What is needed: Exact repetition of every entry is required.
--------------------------------
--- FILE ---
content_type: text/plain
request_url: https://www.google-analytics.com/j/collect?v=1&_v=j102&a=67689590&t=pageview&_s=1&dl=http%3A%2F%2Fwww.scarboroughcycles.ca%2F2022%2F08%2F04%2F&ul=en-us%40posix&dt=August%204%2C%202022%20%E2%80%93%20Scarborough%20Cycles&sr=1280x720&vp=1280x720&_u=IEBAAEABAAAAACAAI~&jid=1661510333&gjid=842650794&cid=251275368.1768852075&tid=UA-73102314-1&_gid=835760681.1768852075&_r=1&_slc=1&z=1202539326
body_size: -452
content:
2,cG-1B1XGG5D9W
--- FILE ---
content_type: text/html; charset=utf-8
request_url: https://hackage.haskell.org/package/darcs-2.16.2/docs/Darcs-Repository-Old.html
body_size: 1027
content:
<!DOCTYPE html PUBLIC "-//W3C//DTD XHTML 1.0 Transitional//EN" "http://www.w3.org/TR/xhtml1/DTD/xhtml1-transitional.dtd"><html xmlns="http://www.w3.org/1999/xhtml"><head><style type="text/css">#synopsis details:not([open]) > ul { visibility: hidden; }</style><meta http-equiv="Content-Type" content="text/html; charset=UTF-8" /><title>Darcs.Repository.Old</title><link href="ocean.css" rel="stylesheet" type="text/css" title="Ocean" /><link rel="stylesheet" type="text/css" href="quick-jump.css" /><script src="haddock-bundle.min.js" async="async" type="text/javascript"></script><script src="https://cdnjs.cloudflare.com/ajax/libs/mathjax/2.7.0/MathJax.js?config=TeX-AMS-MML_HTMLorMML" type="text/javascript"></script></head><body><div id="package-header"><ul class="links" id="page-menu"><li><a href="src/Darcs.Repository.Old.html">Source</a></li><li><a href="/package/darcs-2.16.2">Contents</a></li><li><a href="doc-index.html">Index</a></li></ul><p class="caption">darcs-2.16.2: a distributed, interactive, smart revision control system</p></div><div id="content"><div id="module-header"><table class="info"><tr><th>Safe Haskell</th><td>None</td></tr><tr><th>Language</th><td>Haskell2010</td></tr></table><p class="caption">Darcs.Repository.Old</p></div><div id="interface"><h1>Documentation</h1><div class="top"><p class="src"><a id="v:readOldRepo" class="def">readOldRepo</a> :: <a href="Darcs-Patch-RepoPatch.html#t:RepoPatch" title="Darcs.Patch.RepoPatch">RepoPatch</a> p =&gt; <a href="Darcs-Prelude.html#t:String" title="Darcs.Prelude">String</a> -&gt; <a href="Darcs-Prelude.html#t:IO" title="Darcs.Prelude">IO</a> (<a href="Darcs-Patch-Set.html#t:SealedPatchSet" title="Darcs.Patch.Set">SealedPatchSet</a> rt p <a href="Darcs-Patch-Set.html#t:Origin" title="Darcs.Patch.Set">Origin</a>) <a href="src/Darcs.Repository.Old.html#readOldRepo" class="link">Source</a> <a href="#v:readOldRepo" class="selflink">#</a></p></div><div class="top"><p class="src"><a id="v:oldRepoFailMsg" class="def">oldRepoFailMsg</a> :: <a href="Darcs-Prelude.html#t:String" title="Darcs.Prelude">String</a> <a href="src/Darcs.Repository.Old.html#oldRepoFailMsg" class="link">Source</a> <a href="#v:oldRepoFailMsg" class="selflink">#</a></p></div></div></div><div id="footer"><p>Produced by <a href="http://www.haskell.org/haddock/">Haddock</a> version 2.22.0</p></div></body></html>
--------------------------------
Finished task:
--- FILE ---
content_type: text/plain
request_url: https://www.google-analytics.com/j/collect?v=1&_v=j102&a=67689590&t=pageview&_s=1&dl=http%3A%2F%2Fwww.scarboroughcycles.ca%2F2022%2F08%2F04%2F&ul=en-us%40posix&dt=August%204%2C%202022%20%E2%80%93%20Scarborough%20Cycles&sr=1280x720&vp=1280x720&_u=IEBAAEABAAAAACAAI~&jid=1661510333&gjid=842650794&cid=251275368.1768852075&tid=UA-73102314-1&_gid=835760681.1768852075&_r=1&_slc=1&z=1202539326
body_size: -452
content:
2,cG-1B1XGG5D9W
--- FILE ---
content_type: text/html; charset=utf-8
request_url: https://hackage.haskell.org/package/darcs-2.16.2/docs/Darcs-Repository-Old.html
body_size: 1027
content:
<!DOCTYPE html PUBLIC "-//W3C//DTD XHTML 1.0 Transitional//EN" "http://www.w3.org/TR/xhtml1/DTD/xhtml1-transitional.dtd"><html xmlns="http://www.w3.org/1999/xhtml"><head><style type="text/css">#synopsis details:not([open]) > ul { visibility: hidden; }</style><meta http-equiv="Content-Type" content="text/html; charset=UTF-8" /><title>Darcs.Repository.Old</title><link href="ocean.css" rel="stylesheet" type="text/css" title="Ocean" /><link rel="stylesheet" type="text/css" href="quick-jump.css" /><script src="haddock-bundle.min.js" async="async" type="text/javascript"></script><script src="https://cdnjs.cloudflare.com/ajax/libs/mathjax/2.7.0/MathJax.js?config=TeX-AMS-MML_HTMLorMML" type="text/javascript"></script></head><body><div id="package-header"><ul class="links" id="page-menu"><li><a href="src/Darcs.Repository.Old.html">Source</a></li><li><a href="/package/darcs-2.16.2">Contents</a></li><li><a href="doc-index.html">Index</a></li></ul><p class="caption">darcs-2.16.2: a distributed, interactive, smart revision control system</p></div><div id="content"><div id="module-header"><table class="info"><tr><th>Safe Haskell</th><td>None</td></tr><tr><th>Language</th><td>Haskell2010</td></tr></table><p class="caption">Darcs.Repository.Old</p></div><div id="interface"><h1>Documentation</h1><div class="top"><p class="src"><a id="v:readOldRepo" class="def">readOldRepo</a> :: <a href="Darcs-Patch-RepoPatch.html#t:RepoPatch" title="Darcs.Patch.RepoPatch">RepoPatch</a> p =&gt; <a href="Darcs-Prelude.html#t:String" title="Darcs.Prelude">String</a> -&gt; <a href="Darcs-Prelude.html#t:IO" title="Darcs.Prelude">IO</a> (<a href="Darcs-Patch-Set.html#t:SealedPatchSet" title="Darcs.Patch.Set">SealedPatchSet</a> rt p <a href="Darcs-Patch-Set.html#t:Origin" title="Darcs.Patch.Set">Origin</a>) <a href="src/Darcs.Repository.Old.html#readOldRepo" class="link">Source</a> <a href="#v:readOldRepo" class="selflink">#</a></p></div><div class="top"><p class="src"><a id="v:oldRepoFailMsg" class="def">oldRepoFailMsg</a> :: <a href="Darcs-Prelude.html#t:String" title="Darcs.Prelude">String</a> <a href="src/Darcs.Repository.Old.html#oldRepoFailMsg" class="link">Source</a> <a href="#v:oldRepoFailMsg" class="selflink">#</a></p></div></div></div><div id="footer"><p>Produced by <a href="http://www.haskell.org/haddock/">Haddock</a> version 2.22.0</p></div></body></html>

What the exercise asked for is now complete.